巨星墜落


 アイツが死んだ。
 その報せを受け、オレは驚きはしなかった。
 ただ、ひどく悲しむだろう友人の一人を──アイツの親友でもあった奴のことを思った。
「俺、アイツがいなきゃ生きてけねーな……。アイツとじゃなきゃ、音楽やってるイミが
ねぇ」
 恋人を語る眼差しで、音楽と、アイツのことを語っていた。
 アイツの訃報でFANの女の子たちは泣き濡れ、後追い騒動を起こすヤツまで出る始末
だ。若者たちの教祖、カリスマ的バンドのボーカリスト──そんなくだらない言葉が早死
にしたアイツを飾る。
 そんなんじゃない。
 アイツはただ音楽が好きなだけで、女を泣かせても親父に殴られても、ただ音楽が好き
なだけのガキだった。
                    ガキ
 とてつもなく大きな、星だった。
 酔っぱらいの喧嘩を止めようとして、突きとばされたところにちょうど車が来たらしい。
 交通事故じゃ、さぞかし死体はひどかったのかと思いきや、驚くほどに綺麗だったそう
だ。手をかばっていたという話を聞いて、すっかりボーカリストになっちまったのかと思っ
ていたが、やっぱりアイツはギタリストだったんだなと奴は笑った。
「バンド……、どうするんだ?」
 ありきたりなことを聞いたと思った。
「アレはもうやめるよ。アイツが歌わないなら意味がない」
「そうか。────音楽、続けるのか?」
 観念した笑みが印象的だった。
「それっきゃできねーからな……。────それしか、したくねーからな…………」
「そっか……」
「ああ……」
 暗い天井に光るネオンが夜空の星のようだった。
 澄んだ音を立てて、琥珀の海へと氷が落ちた。

                                           fin.

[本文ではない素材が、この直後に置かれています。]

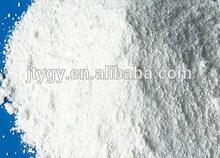 high quality zirconium powderfor glaze tiles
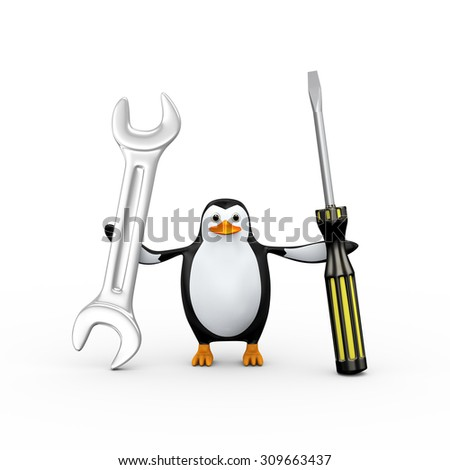 3d illustration of penguin wearing hardhat holding screwdriver and wrench - stock photo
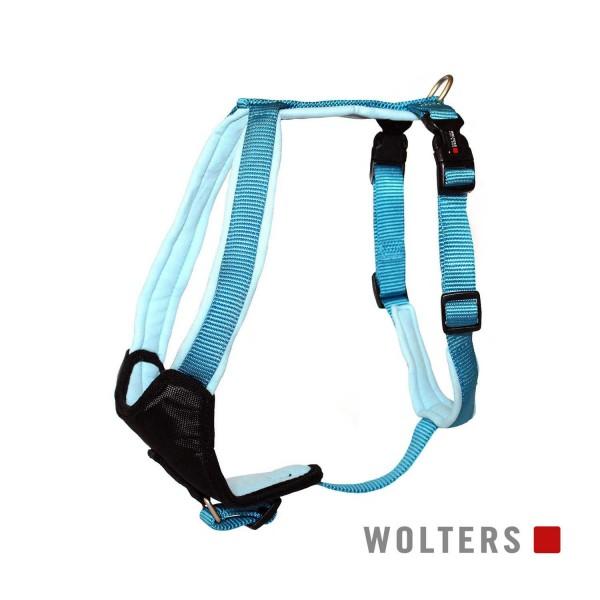 WOLTERS Geschirr Prof.Com 60-70cm aqua/azur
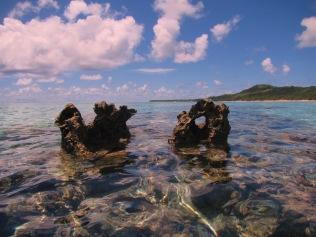 10732 - Aitutaki - Air mattress tour over the coral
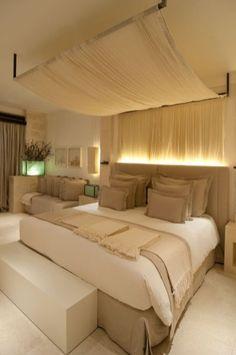 Super Cozy Master Bedroom Idea 131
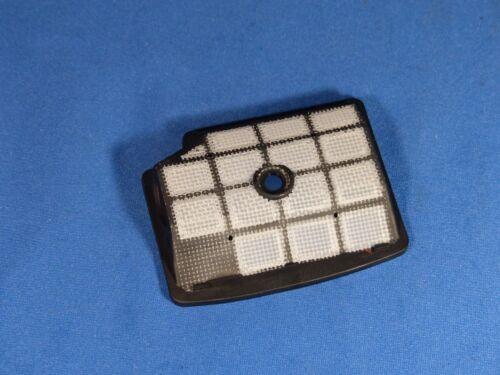 Stihl OEM MS200T 020T air filter New 1129 120 1602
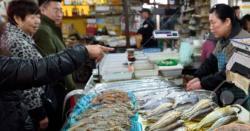 چین میں چمگادڑوں اور پینگولین کی فروخت پھر سے شروع
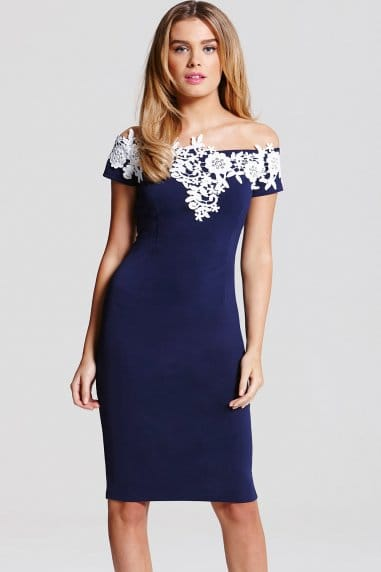 Navy and Cream Applique Dress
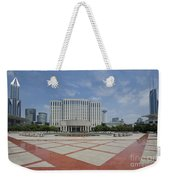 View From Peoples Park, Shanghai Weekender Tote Bag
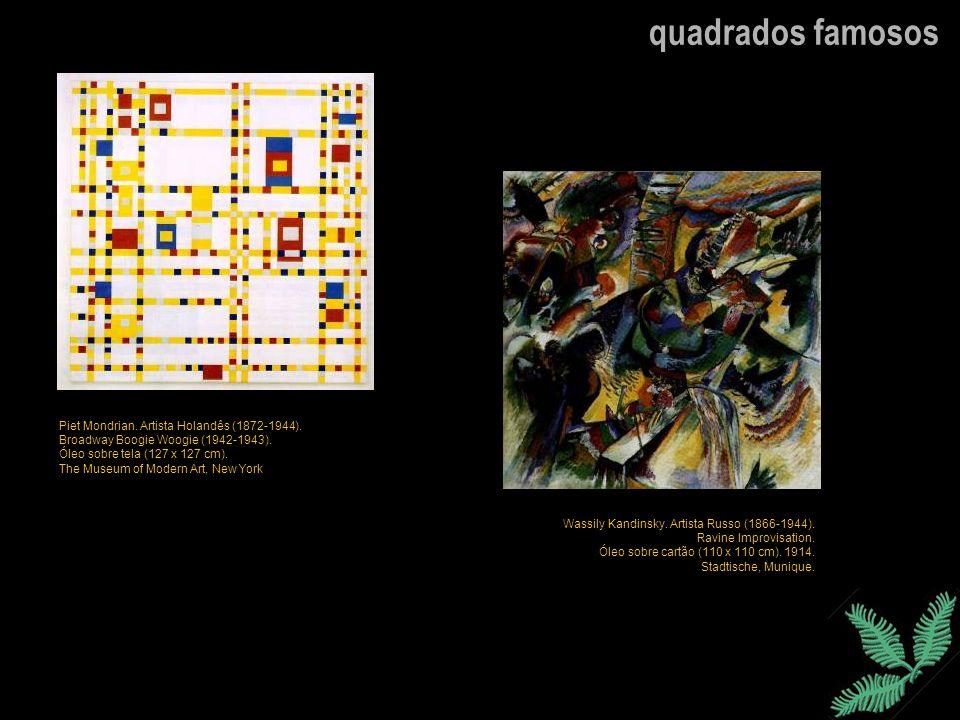 quadrados famosos Piet Mondrian. Artista Holandês (1872-1944).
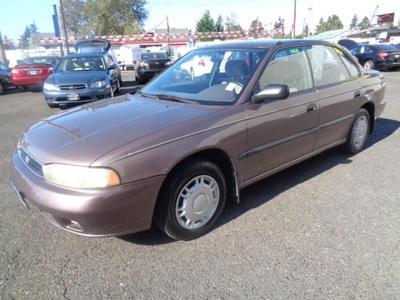 Subaru Legacy 1996 for Sale in Portland, OR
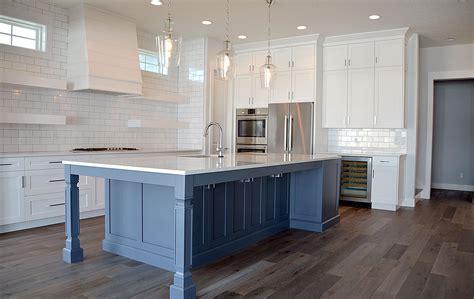 tlg design inc kitchen 11 concentrate
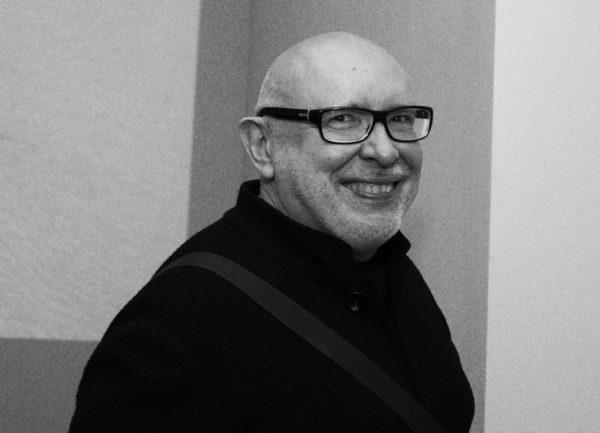 Александр Шаталов умер в возрасте 60 лет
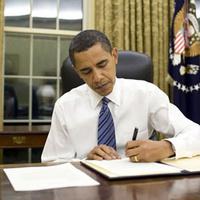 President Obama's Productivity Tactics [Productivity] | NYL - News YOU Like | Scoop.it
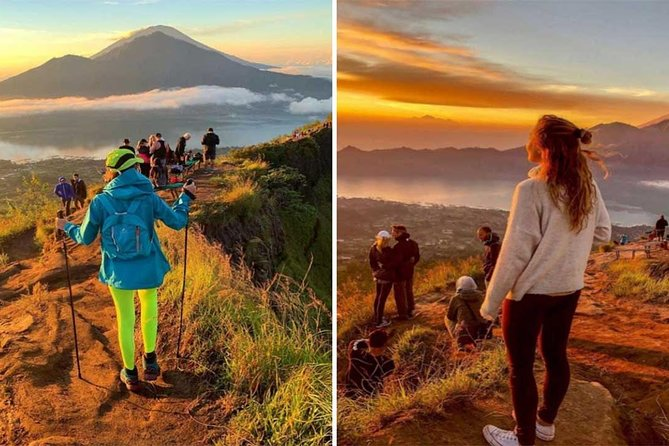 Mt. Batur Trekking With Hot Spring & kofee Plantation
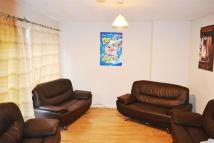 Arnesby Road property to rent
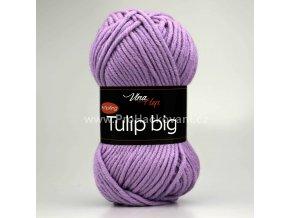 příze Tulip Big 4072 lila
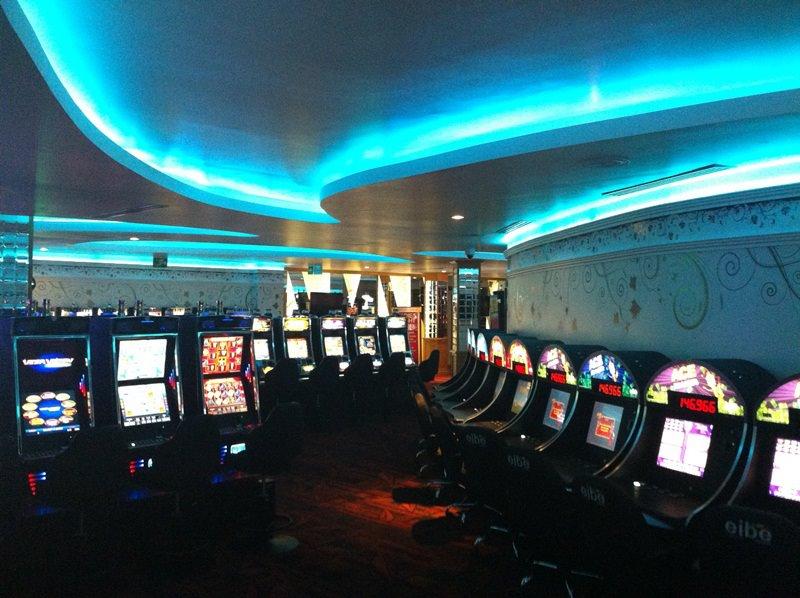 Jugar y ganar casino en bolívar-30049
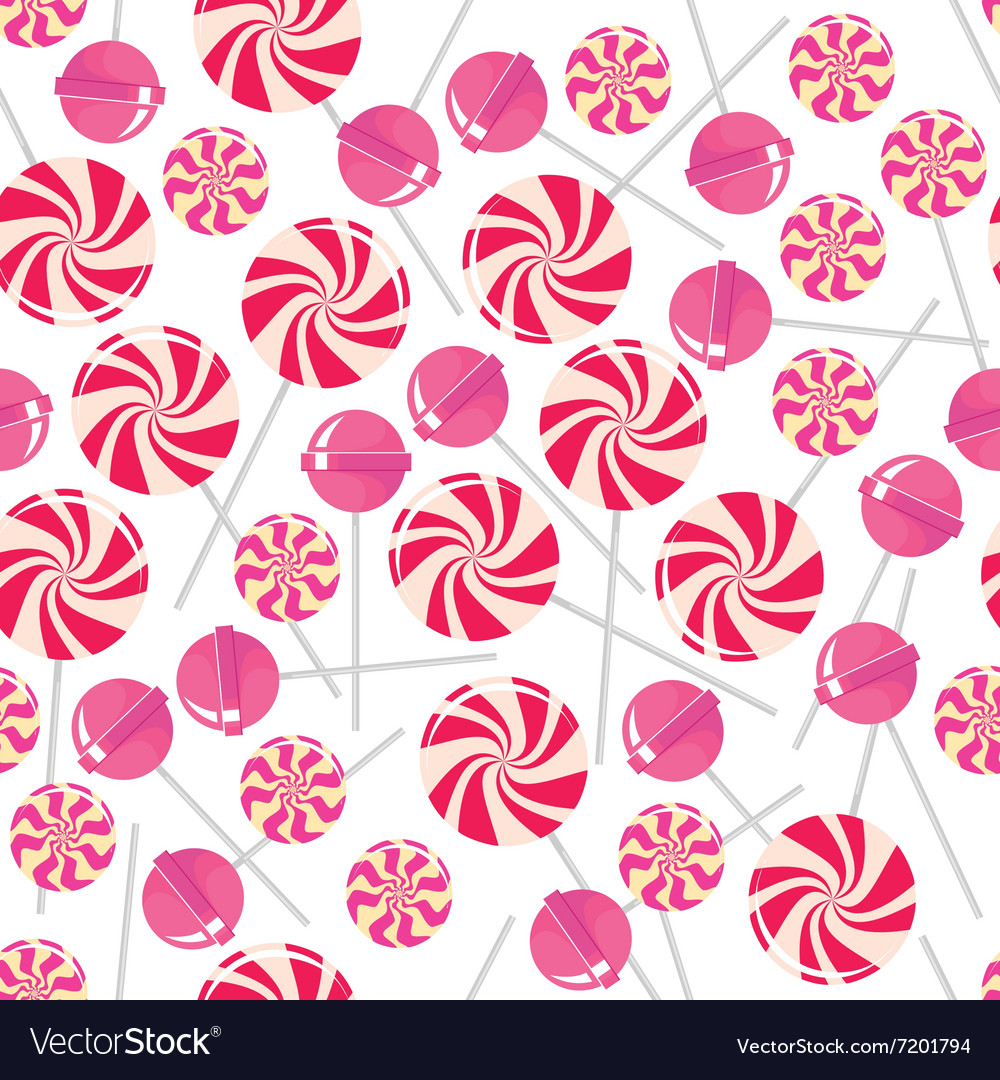 Seamless pattern with pink lollipops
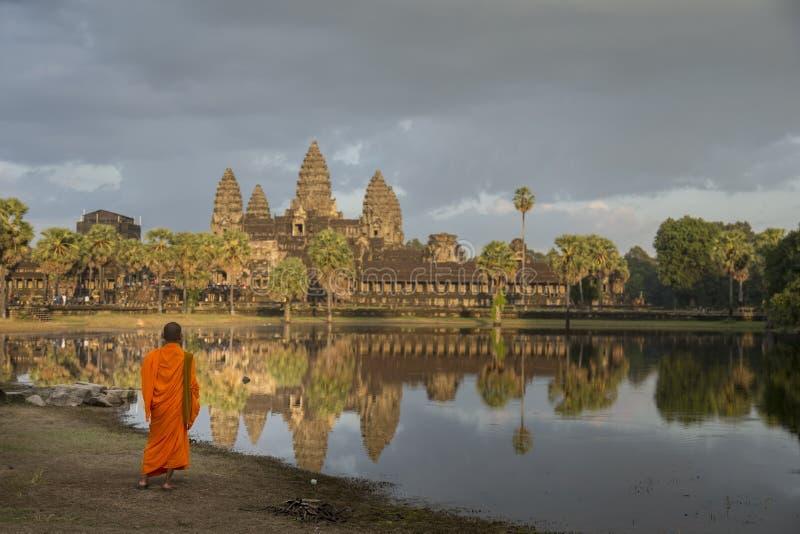 Monk all'angkor wat immagini stock libere da diritti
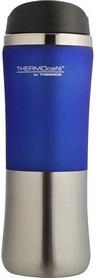 Термочашка BrillMug-350, 0,30 л Thermos (5010576673169BLUE) - синяя, 0,30л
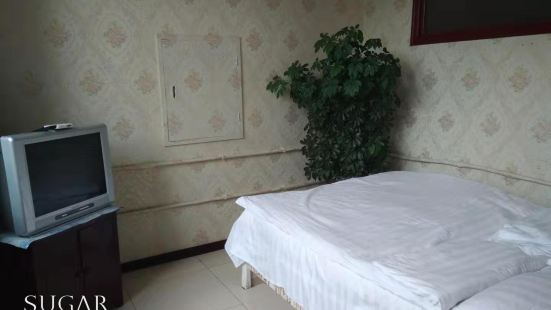 滿洲里海星旅店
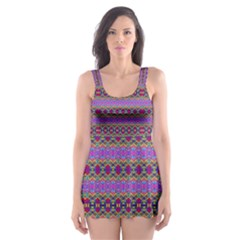 DANCE HALL Skater Dress Swimsuit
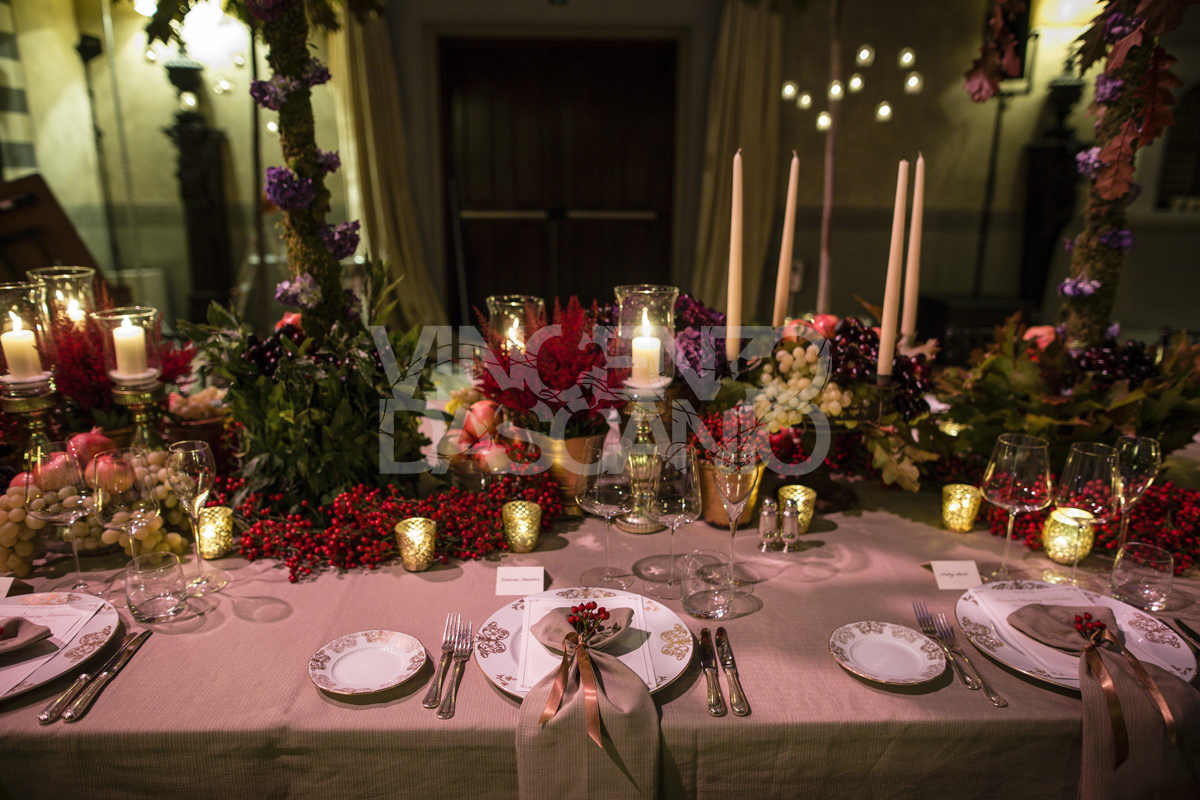 vincenzo dascanio flower and event designer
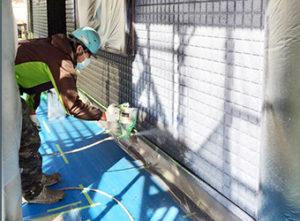 タケガワ塗装 職人 塗装工事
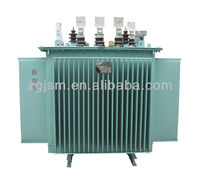 Oil Immersed Power Transformer 11 KV 1250 KVA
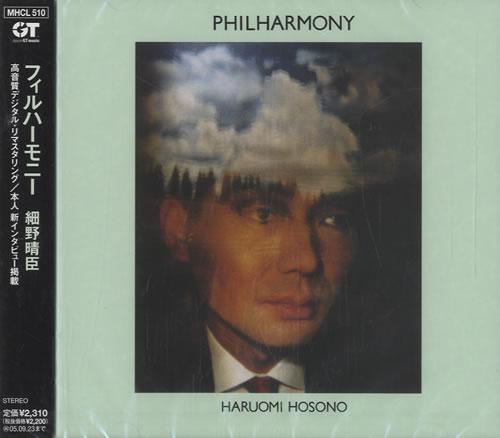 Haruomi Hosono Philharmony CD album (CDLP) Japanese HOSCDPH314716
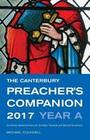 The Canterbury Preachers Companion 2017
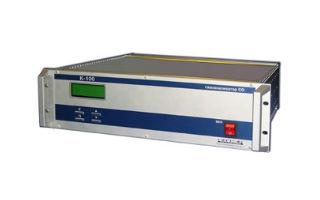 Поверка электрохимического газоанализатора (К-100) CO в атмосферном воздухе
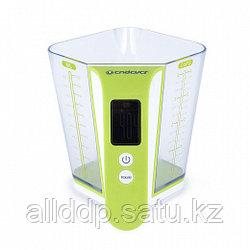 Электронные кухонные весы ENDEVER Skyline (мерная емкость из пищевого пластика, LCD-дисплей)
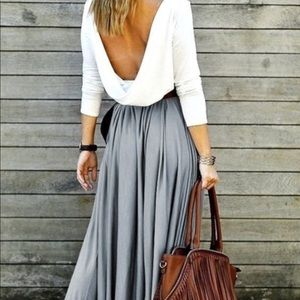 Boutique Great Pleated Waist Skirt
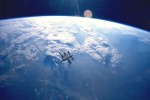 Google Wants to Send Internet to Space and Back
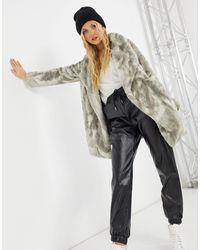 BB Dakota Tie-dye Faux Fur Coat - Grey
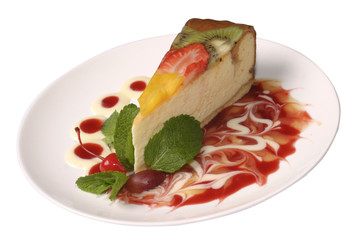 cake with fruits and mint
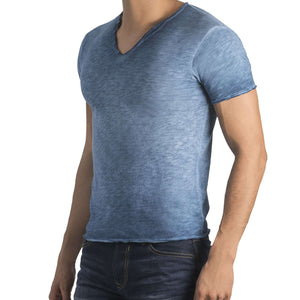 Camiseta degrade azul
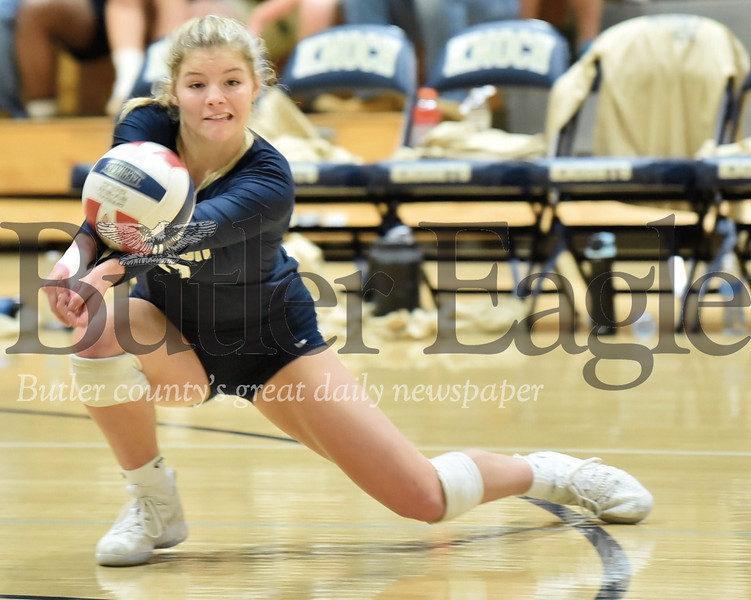 Knoch Volleyball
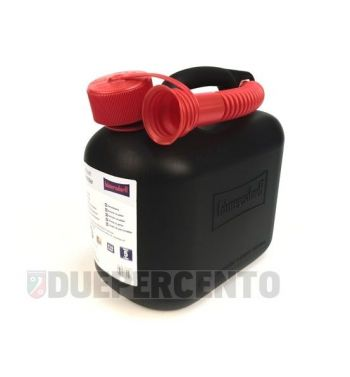 Tanica benzina HÜNERSDORFF, 5 litri, nera
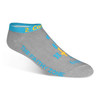 Ultra-Low Cut Ultra-Light Weight Walking By Faith™ Christian Inspirational Socks For Women & Men -Grey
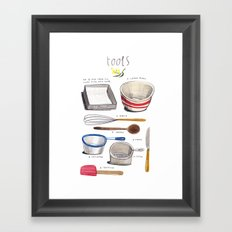 lamingtons part 3: tools Framed Art Print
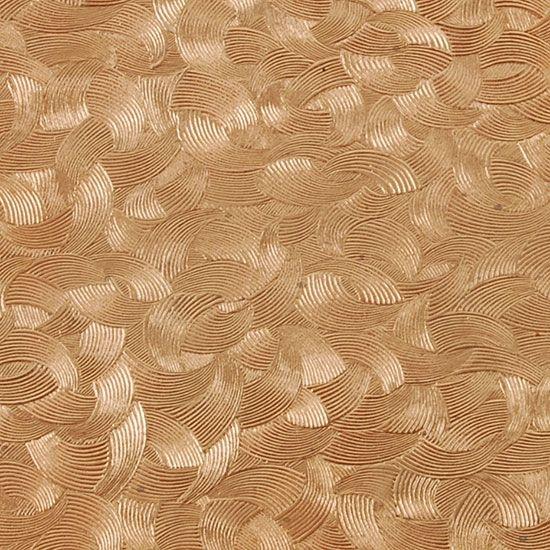 Textured Metal Brush Strokes Copper 24 Gauge Cool Tools Idee Platenspeler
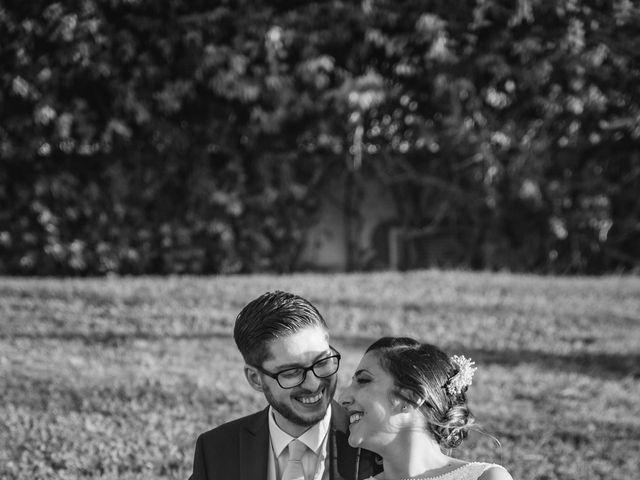 Il matrimonio di Gioacchino e Schjva a Palermo, Palermo 87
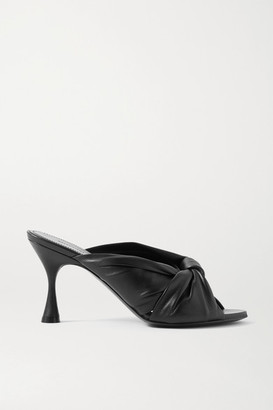 Balenciaga Drapy Knotted Leather Mules - Black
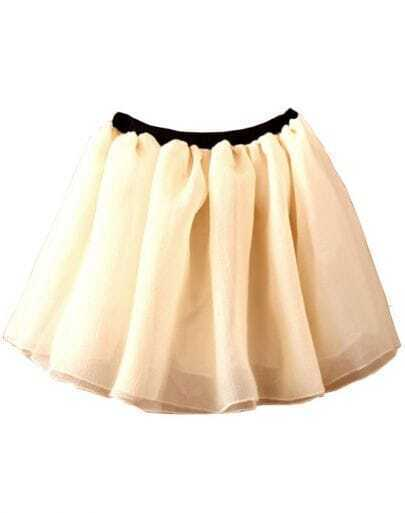 Beige Elastic Waist Mesh Yoke Flare Skirt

コメント(by氷牙)          2000.12.27

今日、12月27日をもって、
相川の大好きなバンド“LUNA SEA”が、解散します。
「またひとつ、巨星が落ちる──」
この報せを聞いた友人がくれたメールの中の一節。
今朝になって、とてつもなく何かを書きたくなって、通勤電車の中で書き殴りました(苦笑)。
相川は、今日のライブには行けなかったのだけれど、残業が終わった後ふらりと水道橋に行って、東京ドームの灯りを眺めていたら、無性に体が熱くなりました。……汗かいちゃったよ、ホント。
誰かが死んだワケではないのだけれど、解散しても音源で彼らの音を聞くことはできるのだけれど、さらに進化した彼らを見ることは、もうないのだなぁと、気が抜けたように思った、相川でありました。